Novo estudo mostra como uma mistura de sais, na presença de fluxos de calor, pode ter contribuído para a formação das primeiras biomoléculas autoreplicantes.
Nos organismos modernos, o ADN codifica as instruções para a síntese de proteínas – as versáteis nanomáquinas que permitem às células modernas funcionarem e replicarem-se. Mas como é que essa ligação funcional entre ADN e proteínas foi estabelecida?
De acordo com a hipótese do mundo de ARN, os sistemas vivos primordiais foram baseados em moléculas de ARN autoreplicantes. Ou seja, quimicamente falando, o ARN está intimamente relacionado com o ADN. Porém, além de armazenar informação, pode dobrar-se em estruturas complexas que possuem atividade catalítica, semelhante às nanomáquinas de proteínas que catalisam reações químicas nas células.
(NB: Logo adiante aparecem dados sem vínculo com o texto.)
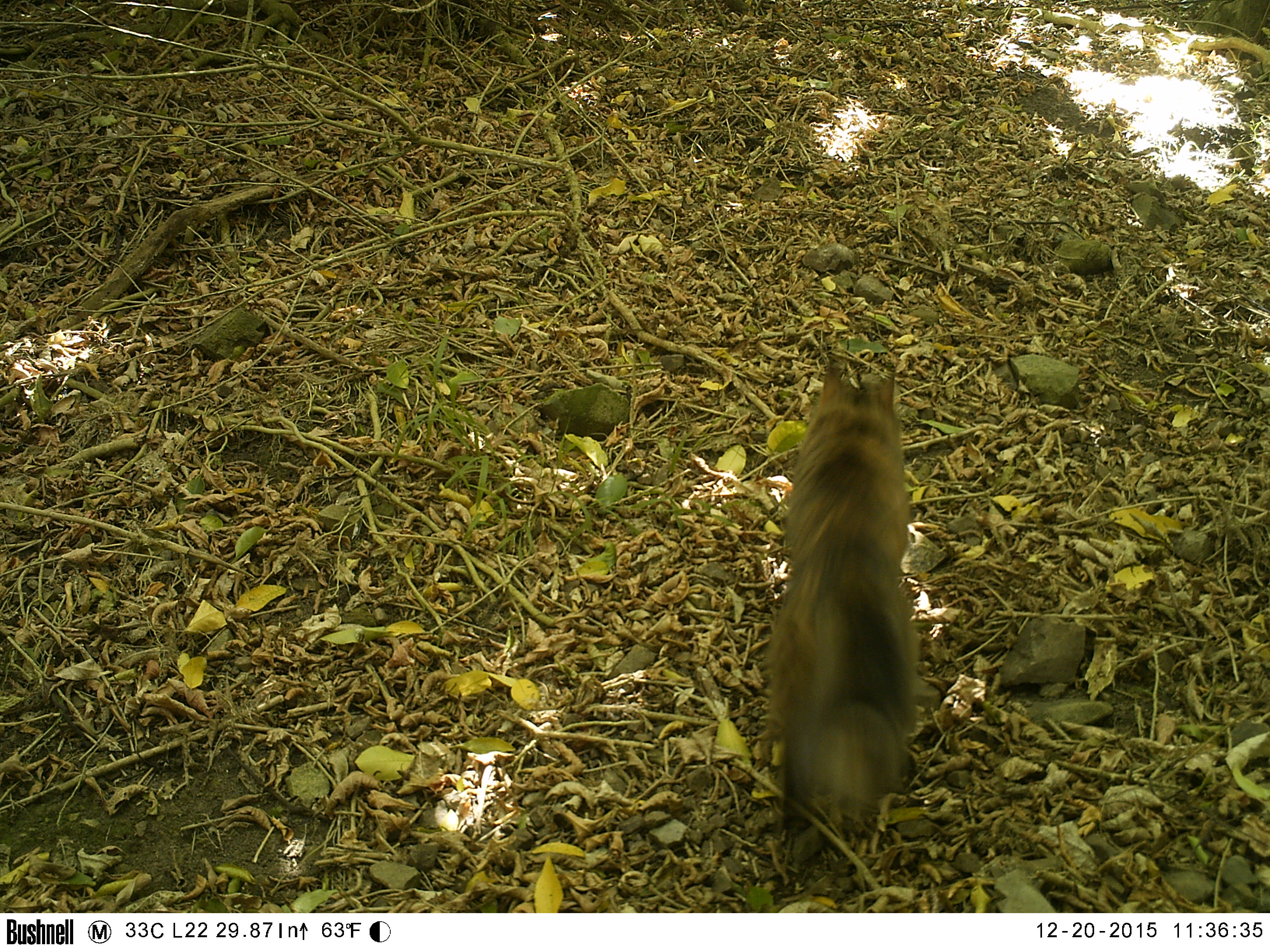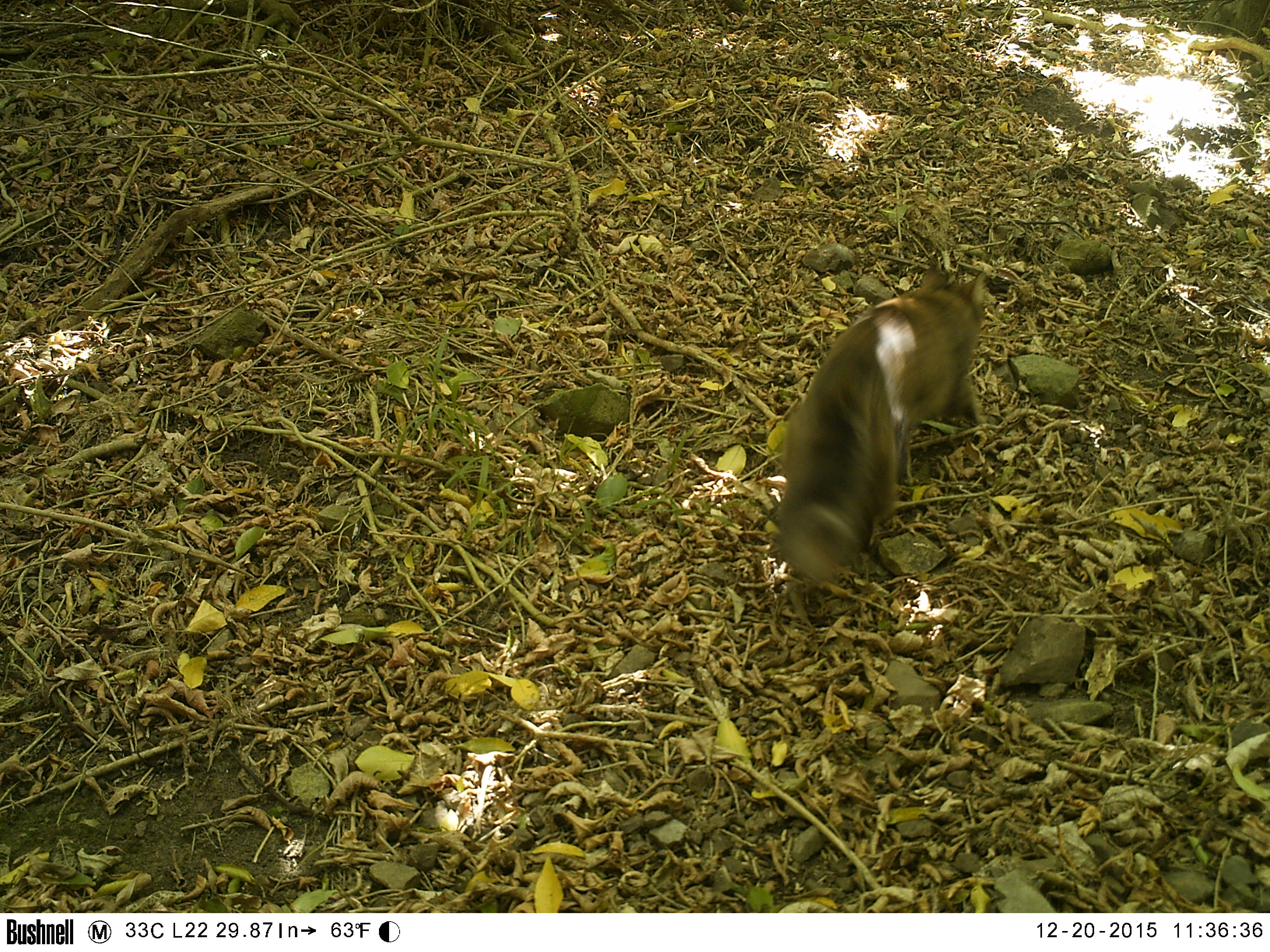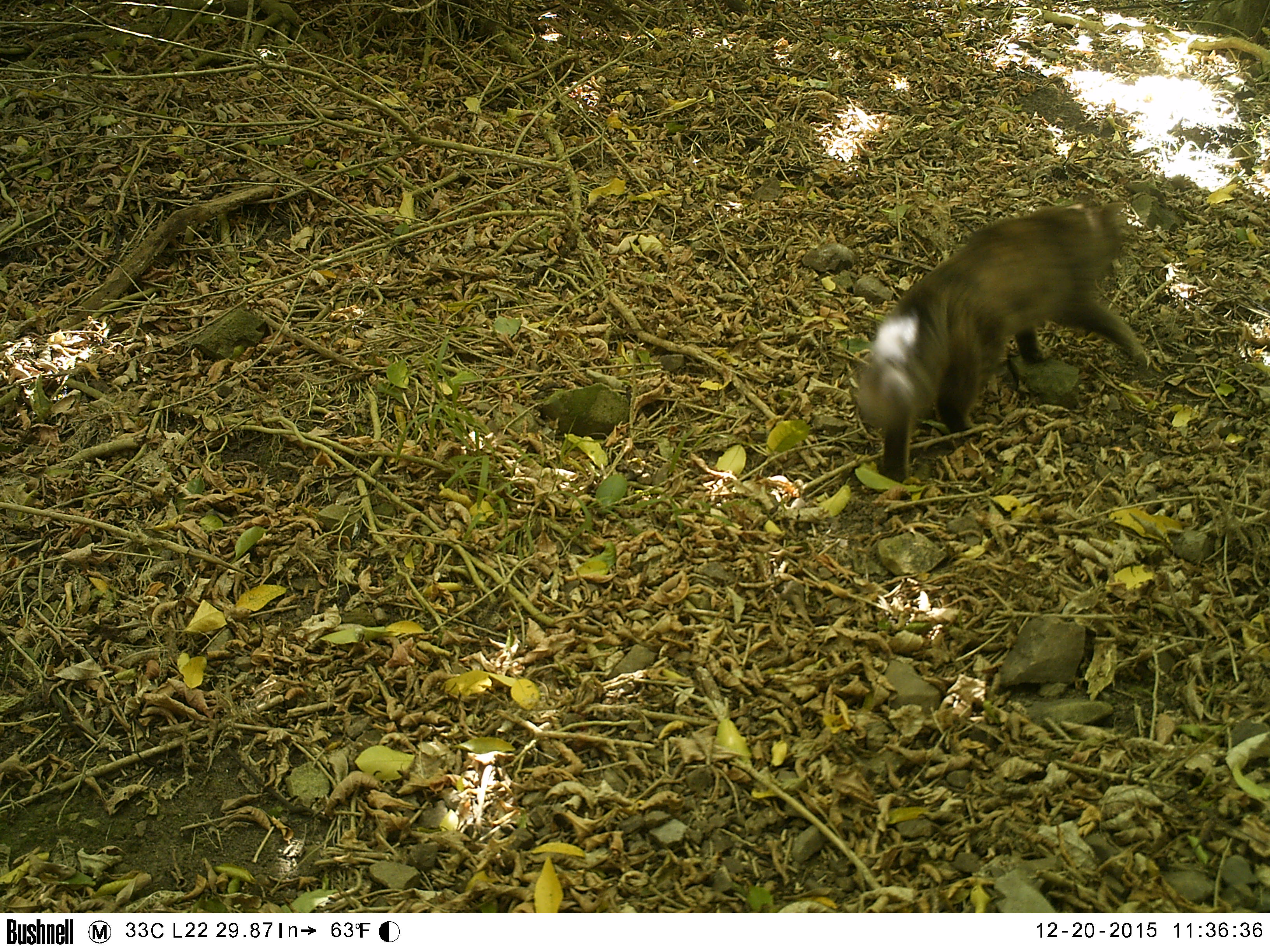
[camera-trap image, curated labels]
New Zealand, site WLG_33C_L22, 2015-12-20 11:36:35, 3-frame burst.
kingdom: Animalia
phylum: Chordata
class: Mammalia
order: Carnivora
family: Felidae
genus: Felis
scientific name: Felis catus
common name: domestic cat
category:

Essas propriedades sugerem que as moléculas de ARN devem ser capazes de catalisar a replicação de outras vertentes de ARN e iniciar processos evolutivos auto-sustentáveis. Portanto, o ARN é de particular interesse no contexto da origem da vida como um candidato promissor para o primeiro biopolímero funcional.
Para que isso funcione corretamente, o ARN requer uma concentração relativamente alta de iões de magnésio (Mg) duplamente carregados e uma concentração mínima de sódio (Na) com carga única. Portanto, cientistas questionaram como é que pode ter sido alcançado o balanço de sal correto sob as condições na Terra há cerca de quatro mil milhões de anos.
“Mostrámos que uma combinação de rochas basálticas e correntes de convecção simples podem dar origem a uma relação ótima entre iões Mg e Na em condições naturais”, explica, em comunicado, Christof Mast, biofísico da Universidade Luís Maximiliano, na Alemanha.
Primeiro, a equipa sintetizou vidro basáltico e caracterizou o basalto nas suas várias formas, como rocha e vidro (o vidro basáltico é produzido quando o basalto fundido é rapidamente arrefecido, por exemplo, quando entra em contacto com a água do oceano).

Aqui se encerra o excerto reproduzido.